--- What the task asks ---
Reproduce exactly the lines below from the one containing "русский интерфейс" through the one containing "Clear benefits", including both, and nothing else.

--- Information given ---
------
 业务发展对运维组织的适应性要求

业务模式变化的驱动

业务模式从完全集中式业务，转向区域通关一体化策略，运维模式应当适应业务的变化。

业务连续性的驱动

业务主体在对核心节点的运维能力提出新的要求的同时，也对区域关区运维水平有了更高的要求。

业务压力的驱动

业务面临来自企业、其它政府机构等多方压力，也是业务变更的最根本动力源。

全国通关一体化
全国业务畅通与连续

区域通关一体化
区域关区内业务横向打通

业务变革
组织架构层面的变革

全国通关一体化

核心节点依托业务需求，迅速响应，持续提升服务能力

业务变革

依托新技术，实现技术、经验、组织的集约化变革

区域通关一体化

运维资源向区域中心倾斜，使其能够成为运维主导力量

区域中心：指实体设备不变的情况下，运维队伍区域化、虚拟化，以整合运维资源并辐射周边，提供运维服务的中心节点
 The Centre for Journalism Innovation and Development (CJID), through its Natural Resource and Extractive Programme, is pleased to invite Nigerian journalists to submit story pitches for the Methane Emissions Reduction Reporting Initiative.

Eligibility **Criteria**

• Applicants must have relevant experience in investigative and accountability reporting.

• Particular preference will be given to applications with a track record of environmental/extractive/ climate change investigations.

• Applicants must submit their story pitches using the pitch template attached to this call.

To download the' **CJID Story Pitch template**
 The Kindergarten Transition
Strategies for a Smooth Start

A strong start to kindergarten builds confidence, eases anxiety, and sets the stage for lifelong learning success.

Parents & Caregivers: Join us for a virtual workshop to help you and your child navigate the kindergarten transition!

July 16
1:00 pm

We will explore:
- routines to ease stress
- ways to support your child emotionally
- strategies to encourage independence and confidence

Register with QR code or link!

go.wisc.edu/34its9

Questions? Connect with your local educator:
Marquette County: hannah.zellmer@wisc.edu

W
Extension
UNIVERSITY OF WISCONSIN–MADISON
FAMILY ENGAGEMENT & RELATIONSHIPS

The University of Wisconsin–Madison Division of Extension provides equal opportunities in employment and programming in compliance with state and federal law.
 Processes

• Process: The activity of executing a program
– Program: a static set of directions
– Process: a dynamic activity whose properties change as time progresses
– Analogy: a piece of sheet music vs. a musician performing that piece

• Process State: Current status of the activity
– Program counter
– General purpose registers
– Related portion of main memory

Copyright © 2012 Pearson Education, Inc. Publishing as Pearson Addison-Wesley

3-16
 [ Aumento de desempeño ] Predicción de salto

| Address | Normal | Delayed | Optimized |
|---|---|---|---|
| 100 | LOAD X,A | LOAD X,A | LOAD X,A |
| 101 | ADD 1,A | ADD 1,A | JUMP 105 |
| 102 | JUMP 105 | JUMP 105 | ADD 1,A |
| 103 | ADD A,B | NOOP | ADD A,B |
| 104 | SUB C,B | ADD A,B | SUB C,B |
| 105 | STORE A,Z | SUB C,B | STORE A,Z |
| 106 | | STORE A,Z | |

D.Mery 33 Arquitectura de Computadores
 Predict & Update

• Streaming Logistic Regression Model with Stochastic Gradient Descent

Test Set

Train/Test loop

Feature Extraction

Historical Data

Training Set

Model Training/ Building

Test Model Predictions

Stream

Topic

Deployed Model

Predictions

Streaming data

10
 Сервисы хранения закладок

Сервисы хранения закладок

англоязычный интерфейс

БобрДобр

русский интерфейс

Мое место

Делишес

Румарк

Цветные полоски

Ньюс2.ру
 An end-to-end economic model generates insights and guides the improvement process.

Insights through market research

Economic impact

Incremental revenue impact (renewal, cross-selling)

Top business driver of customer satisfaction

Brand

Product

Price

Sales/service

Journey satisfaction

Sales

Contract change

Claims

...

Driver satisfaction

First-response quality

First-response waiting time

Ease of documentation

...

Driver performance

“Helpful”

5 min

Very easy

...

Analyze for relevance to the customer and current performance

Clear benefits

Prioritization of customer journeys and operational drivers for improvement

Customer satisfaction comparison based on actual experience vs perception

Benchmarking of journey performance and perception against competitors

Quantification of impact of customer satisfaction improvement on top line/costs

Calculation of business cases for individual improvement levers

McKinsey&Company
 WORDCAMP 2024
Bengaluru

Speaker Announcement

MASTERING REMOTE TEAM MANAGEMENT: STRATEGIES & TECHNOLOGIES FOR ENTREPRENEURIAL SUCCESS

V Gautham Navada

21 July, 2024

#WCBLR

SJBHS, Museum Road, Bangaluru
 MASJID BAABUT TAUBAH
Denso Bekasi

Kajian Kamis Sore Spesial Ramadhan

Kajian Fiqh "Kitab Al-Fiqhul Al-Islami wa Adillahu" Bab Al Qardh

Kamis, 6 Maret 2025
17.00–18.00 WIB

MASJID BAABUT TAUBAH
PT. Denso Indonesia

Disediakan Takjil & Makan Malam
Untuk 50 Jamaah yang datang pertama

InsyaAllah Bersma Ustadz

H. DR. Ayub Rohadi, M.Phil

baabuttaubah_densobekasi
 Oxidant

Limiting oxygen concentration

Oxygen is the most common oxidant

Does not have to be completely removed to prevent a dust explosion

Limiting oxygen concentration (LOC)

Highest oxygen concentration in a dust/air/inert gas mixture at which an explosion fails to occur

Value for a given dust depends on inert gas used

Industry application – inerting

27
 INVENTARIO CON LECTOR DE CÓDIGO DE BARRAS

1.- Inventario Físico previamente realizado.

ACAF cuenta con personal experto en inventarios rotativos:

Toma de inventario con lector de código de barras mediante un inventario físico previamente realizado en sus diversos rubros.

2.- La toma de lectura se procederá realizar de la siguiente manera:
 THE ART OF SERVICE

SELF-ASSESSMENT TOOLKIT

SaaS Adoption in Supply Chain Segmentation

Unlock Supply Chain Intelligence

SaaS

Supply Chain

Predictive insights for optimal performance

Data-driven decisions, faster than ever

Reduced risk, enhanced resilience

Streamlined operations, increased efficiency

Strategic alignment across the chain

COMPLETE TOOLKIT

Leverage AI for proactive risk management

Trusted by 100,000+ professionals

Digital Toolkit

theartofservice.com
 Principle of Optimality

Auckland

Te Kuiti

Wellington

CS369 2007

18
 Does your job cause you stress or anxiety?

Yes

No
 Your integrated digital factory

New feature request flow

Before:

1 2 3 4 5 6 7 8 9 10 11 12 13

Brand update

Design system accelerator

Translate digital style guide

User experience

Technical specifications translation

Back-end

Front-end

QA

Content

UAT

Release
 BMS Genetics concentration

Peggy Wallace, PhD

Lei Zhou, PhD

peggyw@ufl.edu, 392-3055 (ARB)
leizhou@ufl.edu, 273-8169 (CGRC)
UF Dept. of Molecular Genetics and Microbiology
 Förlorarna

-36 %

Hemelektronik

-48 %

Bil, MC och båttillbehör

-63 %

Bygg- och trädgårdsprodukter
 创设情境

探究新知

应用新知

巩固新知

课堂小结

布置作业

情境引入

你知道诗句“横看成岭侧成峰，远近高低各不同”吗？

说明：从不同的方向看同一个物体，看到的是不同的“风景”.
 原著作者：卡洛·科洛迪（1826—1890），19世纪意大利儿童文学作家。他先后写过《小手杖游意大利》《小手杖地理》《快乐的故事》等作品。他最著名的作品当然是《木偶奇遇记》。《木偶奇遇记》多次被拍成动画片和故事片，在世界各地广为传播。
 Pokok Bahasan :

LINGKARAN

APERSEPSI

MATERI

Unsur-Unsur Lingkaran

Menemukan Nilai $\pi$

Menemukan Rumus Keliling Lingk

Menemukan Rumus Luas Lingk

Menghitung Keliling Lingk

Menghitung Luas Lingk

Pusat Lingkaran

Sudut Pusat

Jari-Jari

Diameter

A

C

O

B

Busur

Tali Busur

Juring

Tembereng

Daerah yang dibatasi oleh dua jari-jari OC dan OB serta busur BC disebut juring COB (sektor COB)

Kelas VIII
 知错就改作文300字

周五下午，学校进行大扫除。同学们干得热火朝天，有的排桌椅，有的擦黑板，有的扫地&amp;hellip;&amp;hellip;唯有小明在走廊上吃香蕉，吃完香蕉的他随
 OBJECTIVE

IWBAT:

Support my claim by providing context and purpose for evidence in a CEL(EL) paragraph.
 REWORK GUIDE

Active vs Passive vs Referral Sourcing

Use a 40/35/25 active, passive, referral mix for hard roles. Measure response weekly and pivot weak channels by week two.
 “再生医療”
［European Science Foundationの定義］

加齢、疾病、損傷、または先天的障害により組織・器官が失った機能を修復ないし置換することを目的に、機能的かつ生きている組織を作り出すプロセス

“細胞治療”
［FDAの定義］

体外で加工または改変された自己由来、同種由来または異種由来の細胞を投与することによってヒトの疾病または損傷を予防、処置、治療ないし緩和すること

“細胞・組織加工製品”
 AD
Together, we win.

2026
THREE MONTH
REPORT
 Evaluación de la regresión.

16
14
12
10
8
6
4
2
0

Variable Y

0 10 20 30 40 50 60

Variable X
------
--- Solved exercise ---
русский интерфейс

Мое место

Делишес

Румарк

Цветные полоски

Ньюс2.ру
 An end-to-end economic model generates insights and guides the improvement process.

Insights through market research

Economic impact

Incremental revenue impact (renewal, cross-selling)

Top business driver of customer satisfaction

Brand

Product

Price

Sales/service

Journey satisfaction

Sales

Contract change

Claims

...

Driver satisfaction

First-response quality

First-response waiting time

Ease of documentation

...

Driver performance

“Helpful”

5 min

Very easy

...

Analyze for relevance to the customer and current performance

Clear benefits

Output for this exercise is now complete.